Tanto la amó, que en la etapa de Constancia le manifestó a mamá: «Adela, quiero aprender piano. Siento que me falta un complemento y la necesidad de compartir contigo cada vez que tocas obras clásicas». Mamá lo enseñó y llegaron a tocar a cuatro manos música de Chopin, que papá dominaba, en actos organizados en Constancia con el fin de recaudar fondos para la Cruz Roja europea durante la primera guerra mundial. Sin embargo, a eso se vio obligado a renunciar en la mayoría de las ocasiones para consagrarse a la medicina.

Los tiempos del central Constancia también exigieron de mamá su cuota de sacrificio al padecer muchas horas de soledad por el trabajo incesante de mi padre. Menos mal que, desde su matrimonio, recibió la ayuda de Regina, a quien le dijo: «Quiero que permanezcas a mi lado. No sólo me cuidas y apoyas, sino que significarás una prolongación de mi familia cuando esté lejos de ella». Desde ese instante no se separaron más. A Josefina y a mí podía faltarnos cualquier cosa, menos Regina, si en determinadas circunstancias mamá seguía a mi padre en sus andanzas por Abreus o iban a visitar a alguien en un lugar más distante.

Además, mamá deseaba poderle dedicar un largo tiempo a la música, a su profesión.

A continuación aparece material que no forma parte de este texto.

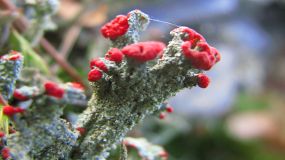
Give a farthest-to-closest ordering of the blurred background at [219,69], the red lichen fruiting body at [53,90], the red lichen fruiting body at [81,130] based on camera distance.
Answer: the blurred background at [219,69] < the red lichen fruiting body at [81,130] < the red lichen fruiting body at [53,90]

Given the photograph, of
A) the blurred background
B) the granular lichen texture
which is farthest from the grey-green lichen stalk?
the blurred background

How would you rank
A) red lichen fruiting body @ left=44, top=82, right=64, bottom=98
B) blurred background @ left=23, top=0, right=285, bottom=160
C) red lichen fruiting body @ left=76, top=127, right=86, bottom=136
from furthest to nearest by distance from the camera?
blurred background @ left=23, top=0, right=285, bottom=160 < red lichen fruiting body @ left=76, top=127, right=86, bottom=136 < red lichen fruiting body @ left=44, top=82, right=64, bottom=98

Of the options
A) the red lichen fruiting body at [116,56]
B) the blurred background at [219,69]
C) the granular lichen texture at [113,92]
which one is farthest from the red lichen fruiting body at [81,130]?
the blurred background at [219,69]

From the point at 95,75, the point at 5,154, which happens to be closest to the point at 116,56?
the point at 95,75

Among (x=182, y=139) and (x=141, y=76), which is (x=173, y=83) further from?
(x=182, y=139)

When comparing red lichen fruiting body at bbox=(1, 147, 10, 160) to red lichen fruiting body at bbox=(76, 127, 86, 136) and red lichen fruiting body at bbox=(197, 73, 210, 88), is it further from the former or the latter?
red lichen fruiting body at bbox=(197, 73, 210, 88)

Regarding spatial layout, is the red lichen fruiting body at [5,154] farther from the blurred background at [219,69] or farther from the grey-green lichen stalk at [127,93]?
the blurred background at [219,69]

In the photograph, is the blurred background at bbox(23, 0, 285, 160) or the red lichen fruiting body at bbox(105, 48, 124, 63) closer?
the red lichen fruiting body at bbox(105, 48, 124, 63)

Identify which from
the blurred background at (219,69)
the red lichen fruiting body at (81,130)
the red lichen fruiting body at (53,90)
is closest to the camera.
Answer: the red lichen fruiting body at (53,90)
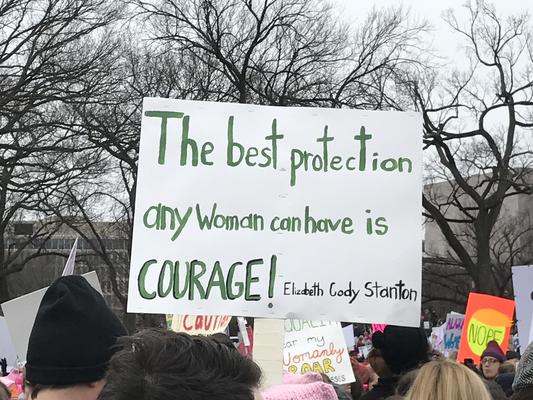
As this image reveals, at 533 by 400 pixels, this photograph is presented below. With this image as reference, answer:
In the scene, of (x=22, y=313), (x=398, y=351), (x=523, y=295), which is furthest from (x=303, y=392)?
(x=523, y=295)

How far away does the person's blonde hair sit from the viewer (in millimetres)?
2805

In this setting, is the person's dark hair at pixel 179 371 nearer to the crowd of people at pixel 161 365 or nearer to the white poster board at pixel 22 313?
the crowd of people at pixel 161 365

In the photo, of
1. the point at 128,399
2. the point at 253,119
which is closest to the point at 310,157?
the point at 253,119

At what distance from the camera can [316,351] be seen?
21.2 ft

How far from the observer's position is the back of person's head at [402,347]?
4.16 metres

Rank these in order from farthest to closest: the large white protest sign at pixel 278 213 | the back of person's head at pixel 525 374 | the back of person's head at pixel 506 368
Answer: the back of person's head at pixel 506 368, the large white protest sign at pixel 278 213, the back of person's head at pixel 525 374

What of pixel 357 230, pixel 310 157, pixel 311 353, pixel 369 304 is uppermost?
pixel 310 157

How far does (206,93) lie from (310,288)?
16923 millimetres

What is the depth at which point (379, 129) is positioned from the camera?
380cm

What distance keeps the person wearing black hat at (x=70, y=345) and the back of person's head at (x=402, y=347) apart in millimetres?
2209

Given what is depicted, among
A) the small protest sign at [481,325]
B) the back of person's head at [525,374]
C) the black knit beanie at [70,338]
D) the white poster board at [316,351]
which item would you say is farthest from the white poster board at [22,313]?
the small protest sign at [481,325]

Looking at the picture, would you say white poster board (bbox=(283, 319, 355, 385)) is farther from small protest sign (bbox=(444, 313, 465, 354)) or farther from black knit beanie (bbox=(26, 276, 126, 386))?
small protest sign (bbox=(444, 313, 465, 354))

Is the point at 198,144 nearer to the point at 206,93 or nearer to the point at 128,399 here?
the point at 128,399

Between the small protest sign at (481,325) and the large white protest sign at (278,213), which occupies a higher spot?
the large white protest sign at (278,213)
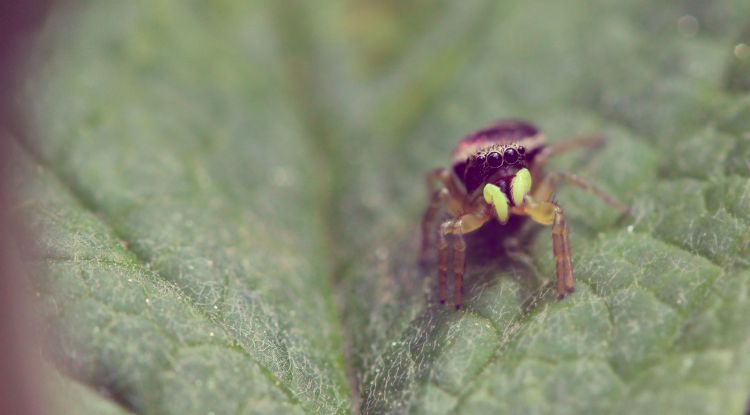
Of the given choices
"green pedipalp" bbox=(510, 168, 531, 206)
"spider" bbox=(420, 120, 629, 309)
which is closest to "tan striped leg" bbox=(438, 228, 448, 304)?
"spider" bbox=(420, 120, 629, 309)

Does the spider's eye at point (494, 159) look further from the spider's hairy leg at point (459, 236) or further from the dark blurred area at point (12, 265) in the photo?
the dark blurred area at point (12, 265)

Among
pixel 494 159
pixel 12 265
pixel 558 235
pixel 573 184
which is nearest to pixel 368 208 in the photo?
pixel 494 159

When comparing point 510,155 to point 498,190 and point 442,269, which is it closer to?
point 498,190

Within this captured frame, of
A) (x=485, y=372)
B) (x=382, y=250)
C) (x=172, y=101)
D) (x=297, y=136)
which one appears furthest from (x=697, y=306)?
(x=172, y=101)

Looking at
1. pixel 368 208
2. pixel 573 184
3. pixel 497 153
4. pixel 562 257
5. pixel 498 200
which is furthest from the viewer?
pixel 368 208

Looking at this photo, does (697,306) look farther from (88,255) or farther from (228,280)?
(88,255)

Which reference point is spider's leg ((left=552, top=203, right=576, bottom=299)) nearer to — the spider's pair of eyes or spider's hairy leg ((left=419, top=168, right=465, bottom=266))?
the spider's pair of eyes
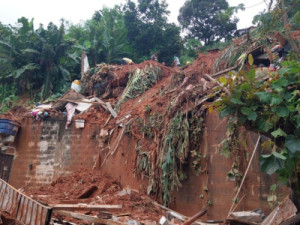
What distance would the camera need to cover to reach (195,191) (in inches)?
286

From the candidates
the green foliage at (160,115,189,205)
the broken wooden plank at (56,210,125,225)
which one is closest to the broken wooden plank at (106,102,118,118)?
the green foliage at (160,115,189,205)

Estaba considerada una excelente ejecutante y en Constancia impartió algunas clases de piano y de canto a amigas, vecinas y a maestras norteamericanas de la escuelita del Central. Pero tuvo que abandonarlas, poner a un lado su vocación de artista, para atendernos a mi hermana y a mí.

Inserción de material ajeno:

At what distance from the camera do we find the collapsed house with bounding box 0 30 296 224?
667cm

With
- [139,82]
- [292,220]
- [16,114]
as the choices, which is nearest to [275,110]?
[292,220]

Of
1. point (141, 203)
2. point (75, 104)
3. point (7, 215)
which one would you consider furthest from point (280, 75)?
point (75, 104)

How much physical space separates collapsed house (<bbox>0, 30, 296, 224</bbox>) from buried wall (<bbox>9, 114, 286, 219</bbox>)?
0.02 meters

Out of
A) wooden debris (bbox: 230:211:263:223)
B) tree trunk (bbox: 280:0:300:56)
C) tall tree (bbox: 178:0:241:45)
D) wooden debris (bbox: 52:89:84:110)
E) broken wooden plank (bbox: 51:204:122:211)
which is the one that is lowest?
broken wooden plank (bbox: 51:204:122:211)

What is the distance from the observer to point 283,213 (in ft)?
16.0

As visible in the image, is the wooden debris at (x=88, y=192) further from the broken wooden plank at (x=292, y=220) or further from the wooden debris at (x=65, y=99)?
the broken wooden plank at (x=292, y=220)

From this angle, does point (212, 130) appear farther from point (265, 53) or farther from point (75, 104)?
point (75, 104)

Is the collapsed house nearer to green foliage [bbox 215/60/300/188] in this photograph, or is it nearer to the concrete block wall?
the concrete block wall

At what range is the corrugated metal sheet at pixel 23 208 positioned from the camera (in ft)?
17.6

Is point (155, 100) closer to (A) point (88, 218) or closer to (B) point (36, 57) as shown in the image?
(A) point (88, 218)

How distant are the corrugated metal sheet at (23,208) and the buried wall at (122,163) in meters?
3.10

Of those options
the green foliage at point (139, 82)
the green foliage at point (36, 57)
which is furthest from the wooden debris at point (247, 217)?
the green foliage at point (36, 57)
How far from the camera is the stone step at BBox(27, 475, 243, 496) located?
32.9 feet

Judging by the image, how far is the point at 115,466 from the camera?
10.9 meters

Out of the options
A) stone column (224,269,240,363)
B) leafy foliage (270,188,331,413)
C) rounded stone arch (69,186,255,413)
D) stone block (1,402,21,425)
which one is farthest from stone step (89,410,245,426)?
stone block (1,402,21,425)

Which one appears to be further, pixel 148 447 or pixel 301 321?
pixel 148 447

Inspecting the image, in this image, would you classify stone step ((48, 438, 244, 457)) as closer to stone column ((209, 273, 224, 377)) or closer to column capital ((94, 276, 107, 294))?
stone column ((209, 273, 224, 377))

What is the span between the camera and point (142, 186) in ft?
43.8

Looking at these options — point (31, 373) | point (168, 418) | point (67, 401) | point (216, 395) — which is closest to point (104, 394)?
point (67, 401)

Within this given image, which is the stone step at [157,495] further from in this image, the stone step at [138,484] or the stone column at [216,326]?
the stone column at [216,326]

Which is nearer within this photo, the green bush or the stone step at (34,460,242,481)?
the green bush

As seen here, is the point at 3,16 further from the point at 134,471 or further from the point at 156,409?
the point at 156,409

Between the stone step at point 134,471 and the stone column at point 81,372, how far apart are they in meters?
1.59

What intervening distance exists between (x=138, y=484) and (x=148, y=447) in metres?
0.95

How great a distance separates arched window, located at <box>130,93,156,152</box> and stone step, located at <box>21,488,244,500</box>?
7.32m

Había sido víctima de la férrea moral de su época, en la cual, en un intento de ocultar muchas verdades se corrían velos que sólo el transcurso del tiempo desgarró para permitir al ser humano mostrarse tal y como es. Mientras se mantuvo soltera, su padre no dejó de repetirle: «Mi hija, no me gustaría que fueras artista. Te hemos criado en un medio distinto y no vas a poder luchar con los sinsabores de ese tipo de vida». Al casarse, las palabras del abuelo Andrés se transformaron en una copia fiel de las de mi padre, cuando del conservatorio Hubert de Blanck le propusieron a mamá integrar su claustro de profesores: «Adela, no sabes cómo es ese mundo y no vas a poder enfrentar las cosas con que convivirás si te decides a dar clases». O sea, papá siguió las ideas de la inmensa mayoría de los hombres acerca de que el matrimonio se conservaba mejor si la mujer se veía sometida a otro sacerdocio: el hogar, en cuyo seno debía ocuparse de la educación de los hijos, el guiarlos por el camino correcto.

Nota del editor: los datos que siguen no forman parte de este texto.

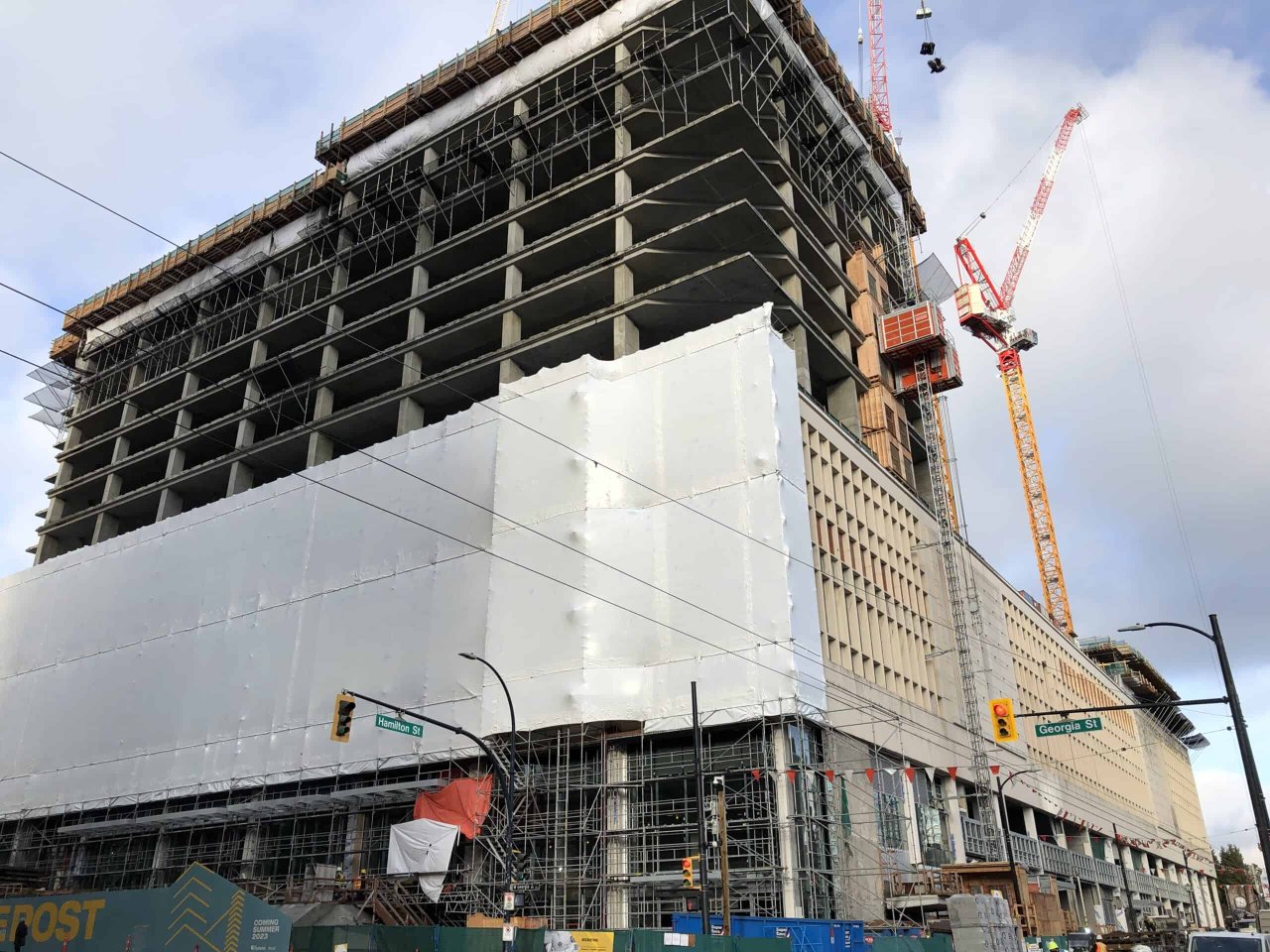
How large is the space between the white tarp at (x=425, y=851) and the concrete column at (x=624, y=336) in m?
20.5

Al meditar acerca de tales aspectos, deduzco que en los tres años vividos en el central Constancia se pusieron a prueba el amor y la comprensión que uniera a mis padres. Con caracteres distintos, supieron poner en marcha un pequeño motor para ajustarse perfectamente uno al otro y vivir con tanta paz a su alrededor. Eso me parecía lo más normal del mundo y opiné que una pareja no era de otra forma hasta que, en la adolescencia, oí hablar en algunas casas de divorcios, de grandes peleas y separaciones transitorias de los matrimonios. No lograba asimilarlo; ante el ejemplo de mis padres llegué a pensar que las personas siempre se entenderían hablando.